Ascot’s entry into the casualty sidecar arena with Wayfare Re is a 10-year deal that it wants to evolve into a rolling three-year, “evergreen” arrangement, Mark Wilcox, group CFO at Ascot told Insurance Insider ILS.
The CFO also said the firm will continue investing in its ILS platform Leadline Capital Partners with evolutions in scope that include a cat bond offering and specialty-focused deals.
The Wayfare Re casualty sidecar, launched in July with $500mn of capital, is Ascot’s first third-party capital offering in the casualty arena. It follows several property-focused transactions covering insurance, reinsurance and retro that have drawn institutional capital.
For an investment vehicle with a 10-year life, the sidecar “benchmarks very attractively” against similar long-term vehicles in terms of IRR and multiple on invested capital, Wilcox said.
Alignment across underwriting, investment risk and reserves
The carrier itself has taken a minority interest in the vehicle, which helps in ensuring economic alignment with the investment partner, credit manager Antares, he added.
There is also alignment on the underwriting side, as “it’s all business on our balance sheet and they are taking a small pro rata share,” said Wilcox.
The sidecar will take “a very diversified portfolio of longer-tail risks,” across two sleeves. (It has two SPIs sitting beneath it.)
One sleeve is a US-focused cession of multiple longer-tail insurance classes, including E&S casualty, excess casualty, general liability, workers comp and environmental, and several other longer-tail lines.
The other is ceded from Ascot’s Bermuda balance sheet. It includes longer-tail reinsurance and insurance classes, across casualty treaty, excess casualty, management and professional liability.
The 10-year deal duration covers three years of active underwriting and seven years of reserve development, then business will be commuted back to Ascot.
“We didn’t feel a run-off arrangement was appropriate. We feel good about the way we’ve reserved our long-tail business,” Wilcox said.
The sidecar’s reserves will follow Ascot’s reserving on its own balance sheet, which he described as cautious, prudent, taking a long-term view.

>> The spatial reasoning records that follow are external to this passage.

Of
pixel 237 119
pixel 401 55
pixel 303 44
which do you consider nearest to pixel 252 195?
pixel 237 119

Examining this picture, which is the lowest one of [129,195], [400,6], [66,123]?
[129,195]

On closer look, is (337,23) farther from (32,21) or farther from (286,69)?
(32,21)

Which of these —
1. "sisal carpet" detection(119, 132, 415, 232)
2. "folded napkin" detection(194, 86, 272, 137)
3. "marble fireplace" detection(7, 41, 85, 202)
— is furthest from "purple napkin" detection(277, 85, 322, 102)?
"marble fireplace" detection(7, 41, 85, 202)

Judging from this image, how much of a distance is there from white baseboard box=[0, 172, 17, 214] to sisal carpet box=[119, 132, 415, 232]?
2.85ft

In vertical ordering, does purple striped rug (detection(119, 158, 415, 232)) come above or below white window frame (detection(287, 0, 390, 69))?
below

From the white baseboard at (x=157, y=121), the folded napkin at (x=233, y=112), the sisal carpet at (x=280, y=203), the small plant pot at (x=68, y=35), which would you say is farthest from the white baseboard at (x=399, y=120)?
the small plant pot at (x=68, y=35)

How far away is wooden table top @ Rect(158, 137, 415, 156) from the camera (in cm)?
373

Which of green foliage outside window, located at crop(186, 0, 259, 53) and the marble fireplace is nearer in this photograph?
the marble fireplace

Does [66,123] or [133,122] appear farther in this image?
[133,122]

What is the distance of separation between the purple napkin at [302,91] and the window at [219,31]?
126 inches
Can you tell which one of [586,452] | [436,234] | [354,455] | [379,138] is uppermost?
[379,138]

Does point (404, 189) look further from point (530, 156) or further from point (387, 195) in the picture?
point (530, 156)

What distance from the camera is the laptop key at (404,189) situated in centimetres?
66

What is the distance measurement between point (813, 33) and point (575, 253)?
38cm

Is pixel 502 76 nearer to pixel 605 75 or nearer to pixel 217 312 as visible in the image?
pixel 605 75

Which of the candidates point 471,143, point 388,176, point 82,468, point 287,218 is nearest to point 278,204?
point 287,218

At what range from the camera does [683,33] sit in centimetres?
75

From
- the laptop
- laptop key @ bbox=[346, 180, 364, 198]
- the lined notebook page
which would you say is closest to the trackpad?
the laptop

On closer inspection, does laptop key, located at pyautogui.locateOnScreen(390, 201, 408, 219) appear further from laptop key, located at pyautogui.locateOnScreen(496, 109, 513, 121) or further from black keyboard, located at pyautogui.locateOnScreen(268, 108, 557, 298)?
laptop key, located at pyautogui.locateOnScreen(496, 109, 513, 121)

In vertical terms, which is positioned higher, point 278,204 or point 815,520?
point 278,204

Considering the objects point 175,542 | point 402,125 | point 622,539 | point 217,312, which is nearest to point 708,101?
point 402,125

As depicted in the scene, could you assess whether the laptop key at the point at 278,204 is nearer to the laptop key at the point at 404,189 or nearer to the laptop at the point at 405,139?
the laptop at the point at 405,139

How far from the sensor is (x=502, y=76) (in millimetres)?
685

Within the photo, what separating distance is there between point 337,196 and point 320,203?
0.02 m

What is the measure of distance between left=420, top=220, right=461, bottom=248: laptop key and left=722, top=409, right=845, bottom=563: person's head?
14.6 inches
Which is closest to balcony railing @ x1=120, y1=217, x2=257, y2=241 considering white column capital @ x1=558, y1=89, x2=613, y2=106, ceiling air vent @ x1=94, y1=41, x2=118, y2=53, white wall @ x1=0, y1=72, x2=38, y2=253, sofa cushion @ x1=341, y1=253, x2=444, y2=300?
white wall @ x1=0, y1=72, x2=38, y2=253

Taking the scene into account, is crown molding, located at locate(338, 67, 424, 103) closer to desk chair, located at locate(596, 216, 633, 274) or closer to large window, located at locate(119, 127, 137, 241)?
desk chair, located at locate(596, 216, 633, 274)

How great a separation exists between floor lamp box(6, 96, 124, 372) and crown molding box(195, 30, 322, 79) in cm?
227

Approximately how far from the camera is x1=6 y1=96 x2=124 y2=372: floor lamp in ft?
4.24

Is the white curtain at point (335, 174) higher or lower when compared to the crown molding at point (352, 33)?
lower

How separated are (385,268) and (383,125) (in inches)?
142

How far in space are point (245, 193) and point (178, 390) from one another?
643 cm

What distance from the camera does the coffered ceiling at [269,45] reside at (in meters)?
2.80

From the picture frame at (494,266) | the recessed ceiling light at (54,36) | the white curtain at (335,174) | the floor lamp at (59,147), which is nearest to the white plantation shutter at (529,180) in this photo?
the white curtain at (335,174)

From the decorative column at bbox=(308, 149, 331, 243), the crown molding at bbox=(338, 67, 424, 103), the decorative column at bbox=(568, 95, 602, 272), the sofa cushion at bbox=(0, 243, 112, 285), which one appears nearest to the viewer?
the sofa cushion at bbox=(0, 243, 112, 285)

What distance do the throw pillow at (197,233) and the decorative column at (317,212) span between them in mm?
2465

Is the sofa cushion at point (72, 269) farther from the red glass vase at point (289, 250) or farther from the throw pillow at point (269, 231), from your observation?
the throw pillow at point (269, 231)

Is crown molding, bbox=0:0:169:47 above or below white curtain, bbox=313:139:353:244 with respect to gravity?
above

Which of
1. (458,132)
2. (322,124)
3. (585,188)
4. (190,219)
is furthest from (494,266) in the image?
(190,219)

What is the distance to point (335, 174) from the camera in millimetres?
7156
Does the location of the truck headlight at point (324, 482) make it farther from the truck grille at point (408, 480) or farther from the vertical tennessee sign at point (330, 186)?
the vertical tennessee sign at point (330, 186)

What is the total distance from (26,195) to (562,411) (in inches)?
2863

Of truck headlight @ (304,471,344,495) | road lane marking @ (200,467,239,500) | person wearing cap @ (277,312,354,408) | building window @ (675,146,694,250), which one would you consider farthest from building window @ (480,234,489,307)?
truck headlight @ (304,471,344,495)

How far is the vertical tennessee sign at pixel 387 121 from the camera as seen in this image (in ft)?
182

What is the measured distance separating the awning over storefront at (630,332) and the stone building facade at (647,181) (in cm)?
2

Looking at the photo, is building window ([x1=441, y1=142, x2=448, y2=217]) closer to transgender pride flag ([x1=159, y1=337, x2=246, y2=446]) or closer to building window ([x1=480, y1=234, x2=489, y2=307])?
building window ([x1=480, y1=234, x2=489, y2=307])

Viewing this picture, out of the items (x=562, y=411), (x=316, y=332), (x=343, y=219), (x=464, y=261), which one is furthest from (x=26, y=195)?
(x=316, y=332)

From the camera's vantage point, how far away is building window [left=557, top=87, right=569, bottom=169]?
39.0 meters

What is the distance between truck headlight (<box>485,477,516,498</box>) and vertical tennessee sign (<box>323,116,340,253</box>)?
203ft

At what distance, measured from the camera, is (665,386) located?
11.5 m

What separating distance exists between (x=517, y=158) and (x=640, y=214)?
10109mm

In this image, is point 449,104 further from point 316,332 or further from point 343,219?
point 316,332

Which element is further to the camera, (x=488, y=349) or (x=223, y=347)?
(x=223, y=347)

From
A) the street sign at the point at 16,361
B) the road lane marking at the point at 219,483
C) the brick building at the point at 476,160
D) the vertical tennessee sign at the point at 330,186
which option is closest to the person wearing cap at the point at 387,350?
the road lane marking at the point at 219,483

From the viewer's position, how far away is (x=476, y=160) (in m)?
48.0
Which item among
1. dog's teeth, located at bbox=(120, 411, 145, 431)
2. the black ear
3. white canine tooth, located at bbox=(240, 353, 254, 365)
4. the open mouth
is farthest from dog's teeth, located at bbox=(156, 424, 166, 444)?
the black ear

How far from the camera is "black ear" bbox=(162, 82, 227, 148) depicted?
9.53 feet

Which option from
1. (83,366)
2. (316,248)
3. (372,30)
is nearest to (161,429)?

Sidecar investments will shift to match cashflows
The investment strategy of the vehicle is focusing on three tranches. There is a highly liquid cash portion to pay claims and expenses, a high-quality liquid, short-duration fixed income component to provide stable investment income, and the middle market direct lending strategy deployed through Antares.
The allocations to the three classes within the investment portfolio are expected to change over time, based on actual and expected cashflows within the sidecar.
The strategy is designed around modelled payout patterns in the casualty re/insurance portfolios. The number of paid claims is typically “not a lot in the early days, and then in the later days the frequency starts to pick up little bit,” Wilcox said.
Ascot first partnered with Antares when it allocated to the manager’s middle market direct lending strategy out of its general account. This led to it meeting Antares’ insurance solutions team, then starting exploratory conversations around a potential casualty sidecar.
In selecting an investment partner for the vehicle, the carrier sought a strategy that paired well with longer-tail casualty business. It also looked for a long-term track record, strong balance sheet, stable ownership and excellent corporate governance.
ILS a component of a diverse capital base
Wilcox said the firm aimed to develop the sidecar into “a three-year rolling facility”, so that it becomes a core part of its ceded reinsurance and capital management strategy.
Third-party capital had a role to play as part of the balance sheet carrier’s diverse capital base, Wilcox added.
“The goal is to lower the weighted average cost of capital and generate strong returns for shareholders and our third-party capital vehicle can really help with that,” he said.
The firm looked to access all forms of capital, he added, and to grow or shrink each of those dependent on investor sentiment and appetite, and market opportunities.
The diverse capital base included also equity, senior notes, hybrid instruments, letters of credit and reinsurance.
“There is a healthy part art, a healthy part quantitative math and science, that goes into optimising the capital structure,” Wilcox said.
Commenting on the evolution of the ILS market more generally, the CFO expected the majority of capacity supporting casualty risk to continue to come from large, high quality, highly rated balance sheets.
“That’s what insurance managers and risk managers really want – they want to interface with a large, regulated, highly rated insurance carrier,” said Wilcox.
However, sidecars are a way to bring in other types of capital to access the risk.
In particular, he noted that sidecars offer speed and ease in deploying capital, with an underwriting track record and management team in place already. This was contrasted with the effort involved in forming new balance sheet company.
“And with a sidecar, you are in and out at book value, whereas if you start a company, you’re in at book value and now that’s either a multiple, which is beneficial, or a discount – not so helpful – of book value. You need an IPO or a sale to execute an exit.”